* [KUTIPAN TEKS]:
========

Referensi solusi krisis serbaneka Sicunpas On_Line Koleksi informasi ideologi, politik, ekonomi, sosial, budaya, hukum, moral
Jumat, 18 November 2011
Generasi cuek
Generasi cuek
Imamnya, makmumnya cuek. Pemimpinnya, rakyatnya cuek. Semuanya pada
cuek. Cuek terhadap masalah halal haram. Sang Pemimpin sangat mahir
mencari-cari dalil, hujah untuk membenarkan, mensahkan pendapatnya.
Benar-benar amat pintar. Pintar memelintir. Memelintir yang sudah
qath’i menjadi dzanni. Memelintir yang sudah baku menjadi yang
diperselisihkan, diperdebatkan. Amat lihai mempermainkan dalil-dalil
agama.
Untuk melegalisasi, melegitimasi pendapat sendiri yang menyalahi
pendapat umum (ijma’) digunakan kaidah usul fikih, bahwa “siapa yang
ijtihad, menafsirkan hukum benar, akan mendapat dua pahala, tetapi
yang ijtihadnya salah mendapat satu pahala”. Kaidah usul fikih
“menghindari kesulitan lebih utama, dari pada mendatangkan kebaikan”
(darul mafasid muqaddam ‘ala jalabil mashaalih) digunakan untuk
mengamankan, menyelematkan kehilangan, kerugian penanaman modal asing,
penutupan perusahaan asing. Terganggungnya investasi asing yang
jumlahnya milyaran, dipandang lebih mafasid dari pada timbulnya
kebingungan dan keresahan di masyarakat akibat ulah intervensinya
dalam bidang yang bukan wewenangnya, mengeluarkan statement blunder
(kacau, ngawur).
“Yang paling berwewenang dalam menentukan halal haramnya sebuah produk
makanan dan minuman adalah kaum ulama dan ahli syar’iyah”. “Dalam
kapasitas selaku kepala anegara tidak berwewenang mengeluarkan
pernyataan fatwa tentang halal dan haram suatu produk makanan”.
Ada yang pintar bermain diplomasi menepis timbulnya kebingungan dan
keresahan di kalangan masyarakat akibatnya beragamnya pendapat tentang
halal haramnya suatu produk makanan dan minuman. “Khilafiyah biasa
terjadi dalam beragama”. “Perbedaan penafsiran tidak akan membuat
bingung masyarakat. Masyarakat sudah bisa menilai sendiri terhadap
mana yang benar”.

========

* [TUGAS]:
a - Tentukan apakah setiap pernyataan ini sesuai dengan tulisan tentang generasi cuek: (i) imam dan makmum sama-sama cuek; (ii) sang pemimpin tidak pandai mencari dalil; (iii) kaidah "menghindari kesulitan lebih utama" dipakai untuk melindungi penanaman modal asing. Jawab ya atau tidak untuk masing-masing, disertai kutipan kata-kata penentunya dari tulisan itu.
b - Teruskan tulisan tentang generasi cuek mulai dari sesudah kalimat terakhirnya.
Daftar yang menyusul tidak diperlukan untuk mengerjakan apa pun.

* [BAHAN YANG DIBERIKAN]:
========

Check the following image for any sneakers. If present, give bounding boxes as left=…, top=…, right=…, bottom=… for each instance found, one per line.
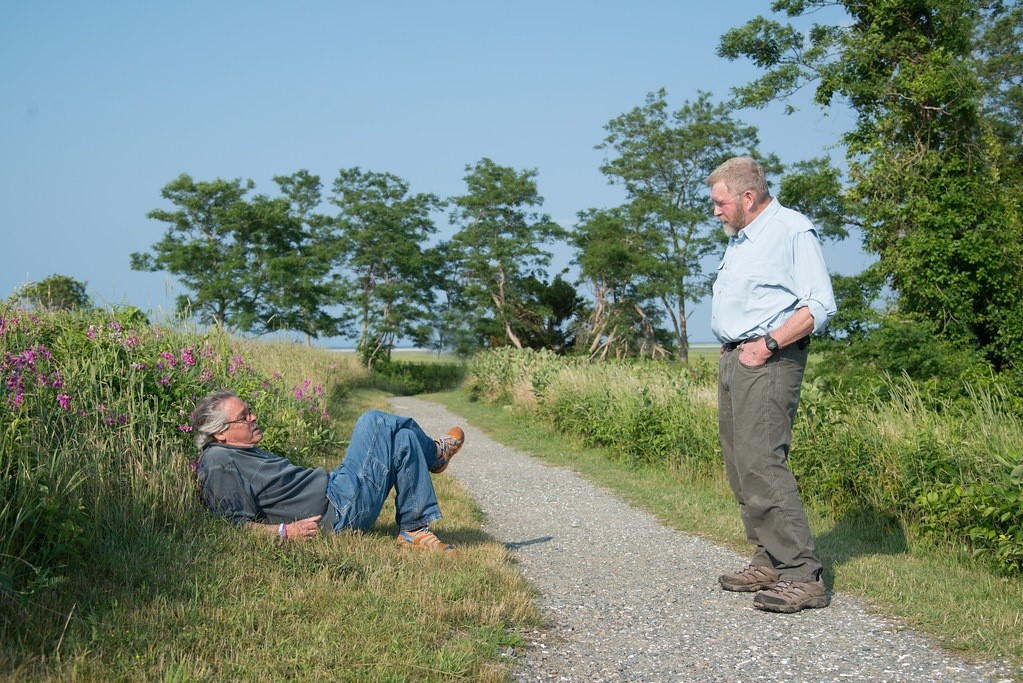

========

* [JAWABAN PER TUGAS]:
a -
(i) Ya: "Imamnya, makmumnya cuek."
(ii) Tidak: "Sang Pemimpin sangat mahir mencari-cari dalil, hujah untuk membenarkan, mensahkan pendapatnya."
(iii) Ya: "digunakan untuk mengamankan, menyelematkan kehilangan, kerugian penanaman modal asing"

b -
Rakyatnya cuek. Masa bodoh. Tak peduli tentang halal haram. “Dari
pemantauan (pers) di kalangan pedagang diperoleh kesimpulan, bahwa
mereka tidak sempat memikirkan halal atau haram sebuah barang, pembeli
pun begitu. Baginya yang penting bisa makan”. “umumnya pelanggan tidak
ada yang menanyakan haram atau tidaknya apa yang dijual”. “Dari
pengamatan (pers), masyarakat (Penjual dan pembeli) nyaris tak
mempersoalkan haram atau halal apa yang dijual di warung-warung”.
“Hanya sebagian (sedikit) saja yang peduli terhadap masalah halal
haram” (PADANG EKSPRES, Kamis, 11 Januari 2001, hal 1, 6).
Tugas kewajiban para ulama, da’i, penceramah lah untuk menyeru,
menghimbau, menyeru, menuntun, membimbing generasi cuek ini menjadi
generasi peduli (terhadap halal dan haram) melalui semua wahyana dan
sarana dakwah, baik melalui taklim, khutbah, buletin dakwah, media
cetak, mapun media elektronik seperti radio dan televisi.
Ulama, da’i, penceramah yang akan ikhlas mengemban tugas risalah ini
hanyalah yang mampu menyatakan “Dan aku sekali-kali tidak minta upah
kepadamu atas ajakan-ajakan itu, upahku tidak lain hanyalah dari Tuhan
semesta alam (QS 26:109, 127, 145, 164, 180). Yang sanggup menegaskan
“Sesungguhnya kami memberi makanan kepadamu hanyalah untuk
mengharapkan keridhaan allah, kami tidak menghendaki balasan dari kamu
dan tidak pula ucapan terima kasih” (QS 76:9).
Langganan:
Posting Komentar (Atom)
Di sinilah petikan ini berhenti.